_What you need to do_:
All lines in the material with the string "tutoring" should be listed.
========
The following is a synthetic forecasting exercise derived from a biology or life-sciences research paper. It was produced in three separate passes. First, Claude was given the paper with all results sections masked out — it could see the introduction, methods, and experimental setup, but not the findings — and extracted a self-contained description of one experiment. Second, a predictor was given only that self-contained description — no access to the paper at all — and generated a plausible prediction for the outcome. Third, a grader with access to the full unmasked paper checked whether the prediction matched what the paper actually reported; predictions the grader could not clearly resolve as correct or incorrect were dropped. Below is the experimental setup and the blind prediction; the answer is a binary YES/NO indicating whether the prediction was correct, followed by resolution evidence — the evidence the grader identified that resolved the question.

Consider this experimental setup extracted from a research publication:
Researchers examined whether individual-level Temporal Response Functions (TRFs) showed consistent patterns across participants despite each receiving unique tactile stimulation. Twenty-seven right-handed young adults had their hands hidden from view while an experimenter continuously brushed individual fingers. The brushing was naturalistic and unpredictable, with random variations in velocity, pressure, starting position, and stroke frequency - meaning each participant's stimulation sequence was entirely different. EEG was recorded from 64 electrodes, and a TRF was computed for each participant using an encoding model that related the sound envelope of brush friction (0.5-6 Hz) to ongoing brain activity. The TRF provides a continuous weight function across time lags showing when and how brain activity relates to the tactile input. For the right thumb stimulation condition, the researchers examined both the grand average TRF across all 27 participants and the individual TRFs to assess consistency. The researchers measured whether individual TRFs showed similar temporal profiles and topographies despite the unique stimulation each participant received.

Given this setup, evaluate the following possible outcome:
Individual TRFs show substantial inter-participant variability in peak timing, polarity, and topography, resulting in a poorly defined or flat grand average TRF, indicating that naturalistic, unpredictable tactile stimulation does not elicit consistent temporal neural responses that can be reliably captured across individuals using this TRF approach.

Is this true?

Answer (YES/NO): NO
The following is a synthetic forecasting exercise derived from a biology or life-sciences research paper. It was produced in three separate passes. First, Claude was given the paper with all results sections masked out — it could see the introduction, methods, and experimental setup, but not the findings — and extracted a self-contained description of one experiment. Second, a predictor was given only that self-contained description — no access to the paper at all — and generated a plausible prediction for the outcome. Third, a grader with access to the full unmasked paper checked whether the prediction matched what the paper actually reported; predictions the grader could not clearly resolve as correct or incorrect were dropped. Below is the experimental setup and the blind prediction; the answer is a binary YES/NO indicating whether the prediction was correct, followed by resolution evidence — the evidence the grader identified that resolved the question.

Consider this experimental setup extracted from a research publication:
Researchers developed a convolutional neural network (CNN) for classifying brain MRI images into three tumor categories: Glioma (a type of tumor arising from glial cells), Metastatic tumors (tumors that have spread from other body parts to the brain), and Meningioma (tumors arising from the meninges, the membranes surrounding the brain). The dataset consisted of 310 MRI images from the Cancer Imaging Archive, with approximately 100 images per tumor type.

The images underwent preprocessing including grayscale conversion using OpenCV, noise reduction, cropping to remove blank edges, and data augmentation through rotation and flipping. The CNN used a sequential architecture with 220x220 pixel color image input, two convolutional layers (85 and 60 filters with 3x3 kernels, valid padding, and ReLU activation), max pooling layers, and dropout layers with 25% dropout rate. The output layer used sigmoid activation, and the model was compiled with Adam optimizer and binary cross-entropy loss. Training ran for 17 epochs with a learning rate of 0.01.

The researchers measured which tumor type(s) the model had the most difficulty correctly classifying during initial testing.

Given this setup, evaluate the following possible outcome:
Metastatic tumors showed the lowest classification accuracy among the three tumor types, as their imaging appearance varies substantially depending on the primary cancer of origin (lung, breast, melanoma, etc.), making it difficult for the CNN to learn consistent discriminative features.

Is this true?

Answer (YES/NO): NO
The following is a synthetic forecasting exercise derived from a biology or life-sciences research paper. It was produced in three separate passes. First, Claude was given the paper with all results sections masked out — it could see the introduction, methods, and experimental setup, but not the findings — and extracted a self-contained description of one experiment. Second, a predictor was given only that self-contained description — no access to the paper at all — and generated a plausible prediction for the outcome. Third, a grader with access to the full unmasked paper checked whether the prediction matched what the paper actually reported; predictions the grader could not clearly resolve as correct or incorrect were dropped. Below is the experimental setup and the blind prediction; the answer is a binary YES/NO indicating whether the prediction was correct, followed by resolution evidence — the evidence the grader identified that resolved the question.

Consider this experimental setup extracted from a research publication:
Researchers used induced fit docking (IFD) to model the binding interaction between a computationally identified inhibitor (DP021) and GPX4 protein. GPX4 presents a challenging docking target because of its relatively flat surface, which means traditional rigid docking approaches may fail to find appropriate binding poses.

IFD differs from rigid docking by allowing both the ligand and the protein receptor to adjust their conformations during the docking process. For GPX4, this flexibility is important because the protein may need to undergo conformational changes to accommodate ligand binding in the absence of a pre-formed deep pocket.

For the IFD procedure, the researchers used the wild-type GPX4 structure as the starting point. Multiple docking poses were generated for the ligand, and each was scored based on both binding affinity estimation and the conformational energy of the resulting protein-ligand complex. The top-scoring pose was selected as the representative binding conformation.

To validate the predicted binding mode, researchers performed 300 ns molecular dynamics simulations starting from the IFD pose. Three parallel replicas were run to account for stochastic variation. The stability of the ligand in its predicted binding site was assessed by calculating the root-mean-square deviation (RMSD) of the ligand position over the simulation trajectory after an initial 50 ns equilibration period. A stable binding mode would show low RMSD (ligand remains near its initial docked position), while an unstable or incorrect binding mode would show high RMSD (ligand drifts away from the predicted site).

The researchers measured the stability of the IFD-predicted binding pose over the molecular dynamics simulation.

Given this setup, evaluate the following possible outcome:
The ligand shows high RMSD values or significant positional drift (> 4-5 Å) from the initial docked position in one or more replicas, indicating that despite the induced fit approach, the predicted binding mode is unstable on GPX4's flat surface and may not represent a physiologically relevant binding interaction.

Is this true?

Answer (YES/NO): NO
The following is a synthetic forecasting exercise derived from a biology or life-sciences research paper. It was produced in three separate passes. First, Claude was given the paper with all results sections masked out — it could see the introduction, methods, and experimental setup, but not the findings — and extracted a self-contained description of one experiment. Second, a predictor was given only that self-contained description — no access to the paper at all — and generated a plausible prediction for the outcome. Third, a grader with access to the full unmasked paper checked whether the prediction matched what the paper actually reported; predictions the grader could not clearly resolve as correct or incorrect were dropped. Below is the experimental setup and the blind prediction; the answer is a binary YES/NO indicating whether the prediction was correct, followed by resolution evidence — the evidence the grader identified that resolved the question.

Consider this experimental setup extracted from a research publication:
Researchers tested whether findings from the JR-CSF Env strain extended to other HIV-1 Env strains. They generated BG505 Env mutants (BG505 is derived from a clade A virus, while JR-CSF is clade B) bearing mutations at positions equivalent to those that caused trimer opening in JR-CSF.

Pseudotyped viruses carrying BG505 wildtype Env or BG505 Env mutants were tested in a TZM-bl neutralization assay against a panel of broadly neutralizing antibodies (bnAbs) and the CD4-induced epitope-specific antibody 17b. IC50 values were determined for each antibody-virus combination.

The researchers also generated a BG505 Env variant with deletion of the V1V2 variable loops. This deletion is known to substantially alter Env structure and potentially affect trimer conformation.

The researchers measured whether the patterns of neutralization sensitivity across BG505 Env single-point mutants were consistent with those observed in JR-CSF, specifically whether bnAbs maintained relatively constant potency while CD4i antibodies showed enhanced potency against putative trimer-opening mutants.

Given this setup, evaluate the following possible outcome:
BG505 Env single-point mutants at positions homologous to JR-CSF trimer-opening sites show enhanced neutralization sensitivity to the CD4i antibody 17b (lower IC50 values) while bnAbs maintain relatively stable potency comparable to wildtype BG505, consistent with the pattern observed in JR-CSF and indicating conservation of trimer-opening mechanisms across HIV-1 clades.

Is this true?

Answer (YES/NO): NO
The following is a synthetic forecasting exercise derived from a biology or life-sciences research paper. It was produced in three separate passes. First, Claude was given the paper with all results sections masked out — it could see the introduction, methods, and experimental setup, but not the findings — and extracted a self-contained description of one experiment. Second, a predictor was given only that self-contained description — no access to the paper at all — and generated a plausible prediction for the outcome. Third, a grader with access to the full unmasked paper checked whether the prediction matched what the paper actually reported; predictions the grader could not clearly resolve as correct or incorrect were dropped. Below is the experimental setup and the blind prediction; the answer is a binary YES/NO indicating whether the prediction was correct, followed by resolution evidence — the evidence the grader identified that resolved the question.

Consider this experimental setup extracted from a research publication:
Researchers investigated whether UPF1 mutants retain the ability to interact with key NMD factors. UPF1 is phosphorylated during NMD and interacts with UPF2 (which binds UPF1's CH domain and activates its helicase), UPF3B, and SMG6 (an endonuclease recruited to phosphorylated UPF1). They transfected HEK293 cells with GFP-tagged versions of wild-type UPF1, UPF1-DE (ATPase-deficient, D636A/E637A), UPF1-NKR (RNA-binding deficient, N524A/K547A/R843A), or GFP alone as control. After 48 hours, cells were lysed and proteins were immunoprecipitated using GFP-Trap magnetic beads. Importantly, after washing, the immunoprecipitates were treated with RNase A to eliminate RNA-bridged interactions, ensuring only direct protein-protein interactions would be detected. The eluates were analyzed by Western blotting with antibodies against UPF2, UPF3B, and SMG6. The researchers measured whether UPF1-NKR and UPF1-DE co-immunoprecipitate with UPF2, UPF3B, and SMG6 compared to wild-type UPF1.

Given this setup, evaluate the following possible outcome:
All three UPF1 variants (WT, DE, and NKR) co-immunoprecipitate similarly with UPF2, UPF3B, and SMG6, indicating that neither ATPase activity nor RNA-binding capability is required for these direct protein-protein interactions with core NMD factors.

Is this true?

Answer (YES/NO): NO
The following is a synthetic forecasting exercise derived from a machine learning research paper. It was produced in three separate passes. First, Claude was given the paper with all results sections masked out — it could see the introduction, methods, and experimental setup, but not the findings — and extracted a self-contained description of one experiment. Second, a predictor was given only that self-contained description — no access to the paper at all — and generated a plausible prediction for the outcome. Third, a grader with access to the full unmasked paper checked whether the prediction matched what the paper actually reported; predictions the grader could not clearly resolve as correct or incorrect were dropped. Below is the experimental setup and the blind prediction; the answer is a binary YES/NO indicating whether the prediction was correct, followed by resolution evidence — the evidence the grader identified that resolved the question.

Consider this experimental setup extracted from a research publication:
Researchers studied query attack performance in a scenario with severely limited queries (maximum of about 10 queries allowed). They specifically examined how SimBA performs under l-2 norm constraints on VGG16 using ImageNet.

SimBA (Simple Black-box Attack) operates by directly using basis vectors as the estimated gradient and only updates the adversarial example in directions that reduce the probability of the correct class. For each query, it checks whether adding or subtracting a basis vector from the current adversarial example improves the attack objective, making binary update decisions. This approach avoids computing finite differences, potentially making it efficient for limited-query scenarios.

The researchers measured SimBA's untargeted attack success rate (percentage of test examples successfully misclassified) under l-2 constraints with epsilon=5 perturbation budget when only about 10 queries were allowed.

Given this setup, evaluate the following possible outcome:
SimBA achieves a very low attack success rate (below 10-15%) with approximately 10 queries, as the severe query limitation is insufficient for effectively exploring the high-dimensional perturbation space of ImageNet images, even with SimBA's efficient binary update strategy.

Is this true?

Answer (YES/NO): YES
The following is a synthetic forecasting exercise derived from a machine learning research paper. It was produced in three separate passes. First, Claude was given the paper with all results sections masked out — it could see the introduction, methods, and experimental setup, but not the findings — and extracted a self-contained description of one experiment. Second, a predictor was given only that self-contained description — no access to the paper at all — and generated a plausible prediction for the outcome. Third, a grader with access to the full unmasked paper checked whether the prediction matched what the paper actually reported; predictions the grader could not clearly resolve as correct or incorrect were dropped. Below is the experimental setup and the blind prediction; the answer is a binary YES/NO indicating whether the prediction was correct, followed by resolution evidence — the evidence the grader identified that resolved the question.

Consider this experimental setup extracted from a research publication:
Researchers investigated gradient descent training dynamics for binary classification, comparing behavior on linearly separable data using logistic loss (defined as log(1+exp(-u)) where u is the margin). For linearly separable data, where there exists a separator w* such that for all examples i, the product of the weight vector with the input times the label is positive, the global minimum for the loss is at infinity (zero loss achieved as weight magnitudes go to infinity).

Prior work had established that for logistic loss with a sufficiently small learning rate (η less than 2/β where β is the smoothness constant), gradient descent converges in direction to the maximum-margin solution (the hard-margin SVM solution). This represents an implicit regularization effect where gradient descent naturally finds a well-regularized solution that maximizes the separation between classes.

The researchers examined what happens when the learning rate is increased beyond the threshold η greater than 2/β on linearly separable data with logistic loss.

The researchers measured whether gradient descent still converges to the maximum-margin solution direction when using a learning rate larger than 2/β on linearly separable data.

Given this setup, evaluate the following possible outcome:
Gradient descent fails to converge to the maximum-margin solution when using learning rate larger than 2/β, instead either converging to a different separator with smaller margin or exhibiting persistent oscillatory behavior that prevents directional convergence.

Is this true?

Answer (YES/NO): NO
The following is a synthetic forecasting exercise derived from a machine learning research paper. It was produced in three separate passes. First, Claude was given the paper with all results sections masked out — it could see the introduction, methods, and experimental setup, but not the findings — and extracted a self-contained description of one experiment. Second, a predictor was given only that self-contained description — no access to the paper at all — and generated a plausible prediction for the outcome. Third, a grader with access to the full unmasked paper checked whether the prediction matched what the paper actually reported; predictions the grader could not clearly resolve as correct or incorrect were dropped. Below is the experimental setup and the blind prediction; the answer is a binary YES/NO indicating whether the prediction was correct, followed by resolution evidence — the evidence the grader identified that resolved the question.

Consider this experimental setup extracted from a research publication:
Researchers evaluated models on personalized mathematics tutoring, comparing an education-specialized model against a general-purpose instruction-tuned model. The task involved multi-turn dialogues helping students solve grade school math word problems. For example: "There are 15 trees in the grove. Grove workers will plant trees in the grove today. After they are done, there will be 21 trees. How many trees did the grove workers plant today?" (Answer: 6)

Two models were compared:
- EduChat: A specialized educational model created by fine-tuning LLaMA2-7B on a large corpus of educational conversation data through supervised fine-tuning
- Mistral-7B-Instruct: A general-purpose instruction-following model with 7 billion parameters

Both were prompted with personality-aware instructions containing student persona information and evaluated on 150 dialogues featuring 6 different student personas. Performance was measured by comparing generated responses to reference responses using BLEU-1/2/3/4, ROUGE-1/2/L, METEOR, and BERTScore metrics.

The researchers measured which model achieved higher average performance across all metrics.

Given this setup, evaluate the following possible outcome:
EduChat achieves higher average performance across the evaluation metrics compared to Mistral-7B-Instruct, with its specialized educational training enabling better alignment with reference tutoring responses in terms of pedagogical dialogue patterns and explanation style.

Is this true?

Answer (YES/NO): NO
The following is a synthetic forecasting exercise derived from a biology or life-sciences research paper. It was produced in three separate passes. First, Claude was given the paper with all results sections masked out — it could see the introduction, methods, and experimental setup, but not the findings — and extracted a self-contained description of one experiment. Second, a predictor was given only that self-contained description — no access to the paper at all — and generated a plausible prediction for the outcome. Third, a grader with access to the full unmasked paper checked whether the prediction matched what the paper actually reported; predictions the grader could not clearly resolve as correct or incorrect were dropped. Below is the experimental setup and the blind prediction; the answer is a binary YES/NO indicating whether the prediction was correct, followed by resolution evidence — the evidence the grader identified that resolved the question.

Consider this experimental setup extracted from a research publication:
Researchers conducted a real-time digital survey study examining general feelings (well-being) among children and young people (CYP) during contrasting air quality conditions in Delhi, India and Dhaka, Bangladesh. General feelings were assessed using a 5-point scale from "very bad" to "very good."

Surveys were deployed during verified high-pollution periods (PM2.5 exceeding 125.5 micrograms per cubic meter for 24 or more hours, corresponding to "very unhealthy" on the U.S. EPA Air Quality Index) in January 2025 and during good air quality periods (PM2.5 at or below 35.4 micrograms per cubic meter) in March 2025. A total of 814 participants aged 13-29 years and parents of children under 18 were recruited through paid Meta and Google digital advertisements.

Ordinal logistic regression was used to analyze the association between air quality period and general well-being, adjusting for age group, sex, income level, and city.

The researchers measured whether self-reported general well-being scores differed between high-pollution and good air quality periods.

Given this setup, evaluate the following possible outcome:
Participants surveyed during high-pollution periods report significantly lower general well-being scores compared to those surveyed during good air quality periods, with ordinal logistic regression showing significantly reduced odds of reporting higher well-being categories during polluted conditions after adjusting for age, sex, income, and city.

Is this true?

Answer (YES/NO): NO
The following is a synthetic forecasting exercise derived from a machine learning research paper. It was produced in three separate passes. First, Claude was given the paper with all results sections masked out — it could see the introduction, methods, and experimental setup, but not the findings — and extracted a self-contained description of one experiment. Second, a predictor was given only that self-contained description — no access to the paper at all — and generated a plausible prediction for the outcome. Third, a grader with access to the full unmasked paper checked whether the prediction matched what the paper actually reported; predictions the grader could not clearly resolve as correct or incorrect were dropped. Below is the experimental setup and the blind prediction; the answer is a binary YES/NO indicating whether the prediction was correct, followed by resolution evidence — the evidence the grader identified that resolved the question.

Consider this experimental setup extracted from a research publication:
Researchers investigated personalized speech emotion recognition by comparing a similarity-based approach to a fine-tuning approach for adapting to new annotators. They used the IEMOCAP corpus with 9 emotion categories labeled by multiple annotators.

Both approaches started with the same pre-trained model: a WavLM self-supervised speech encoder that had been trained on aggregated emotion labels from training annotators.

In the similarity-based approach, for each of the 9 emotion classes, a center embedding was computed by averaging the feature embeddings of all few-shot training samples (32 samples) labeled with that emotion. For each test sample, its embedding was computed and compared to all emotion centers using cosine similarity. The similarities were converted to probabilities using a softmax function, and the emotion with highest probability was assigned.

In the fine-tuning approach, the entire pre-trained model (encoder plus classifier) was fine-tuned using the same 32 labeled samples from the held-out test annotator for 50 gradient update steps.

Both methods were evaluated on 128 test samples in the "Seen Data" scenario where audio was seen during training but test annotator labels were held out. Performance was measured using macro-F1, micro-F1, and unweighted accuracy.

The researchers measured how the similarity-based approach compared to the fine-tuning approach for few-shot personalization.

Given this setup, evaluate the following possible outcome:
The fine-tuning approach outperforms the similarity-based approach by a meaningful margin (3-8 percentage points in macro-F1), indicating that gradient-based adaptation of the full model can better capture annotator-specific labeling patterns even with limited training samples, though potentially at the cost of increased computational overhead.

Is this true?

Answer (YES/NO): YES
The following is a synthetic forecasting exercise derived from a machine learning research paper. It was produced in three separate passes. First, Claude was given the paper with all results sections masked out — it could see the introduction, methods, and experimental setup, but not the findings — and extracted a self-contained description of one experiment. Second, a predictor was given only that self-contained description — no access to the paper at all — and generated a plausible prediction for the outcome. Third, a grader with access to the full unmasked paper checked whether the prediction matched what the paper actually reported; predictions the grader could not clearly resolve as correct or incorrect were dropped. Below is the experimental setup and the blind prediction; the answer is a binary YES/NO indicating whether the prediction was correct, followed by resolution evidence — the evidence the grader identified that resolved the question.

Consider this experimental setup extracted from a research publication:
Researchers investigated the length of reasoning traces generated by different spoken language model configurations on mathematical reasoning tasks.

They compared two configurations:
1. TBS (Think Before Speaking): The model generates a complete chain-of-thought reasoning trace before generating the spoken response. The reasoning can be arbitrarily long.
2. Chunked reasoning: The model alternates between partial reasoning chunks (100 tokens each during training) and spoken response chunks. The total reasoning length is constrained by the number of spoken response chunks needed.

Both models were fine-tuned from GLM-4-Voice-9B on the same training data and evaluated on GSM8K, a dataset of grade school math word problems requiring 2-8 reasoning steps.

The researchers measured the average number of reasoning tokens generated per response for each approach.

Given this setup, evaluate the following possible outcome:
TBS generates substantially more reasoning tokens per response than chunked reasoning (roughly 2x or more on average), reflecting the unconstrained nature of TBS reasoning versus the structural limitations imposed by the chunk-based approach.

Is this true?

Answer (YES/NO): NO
========
_Result of this exercise_:
Researchers evaluated models on personalized mathematics tutoring, comparing an education-specialized model against a general-purpose instruction-tuned model. The task involved multi-turn dialogues helping students solve grade school math word problems. For example: "There are 15 trees in the grove. Grove workers will plant trees in the grove today. After they are done, there will be 21 trees. How many trees did the grove workers plant today?" (Answer: 6)
EduChat achieves higher average performance across the evaluation metrics compared to Mistral-7B-Instruct, with its specialized educational training enabling better alignment with reference tutoring responses in terms of pedagogical dialogue patterns and explanation style.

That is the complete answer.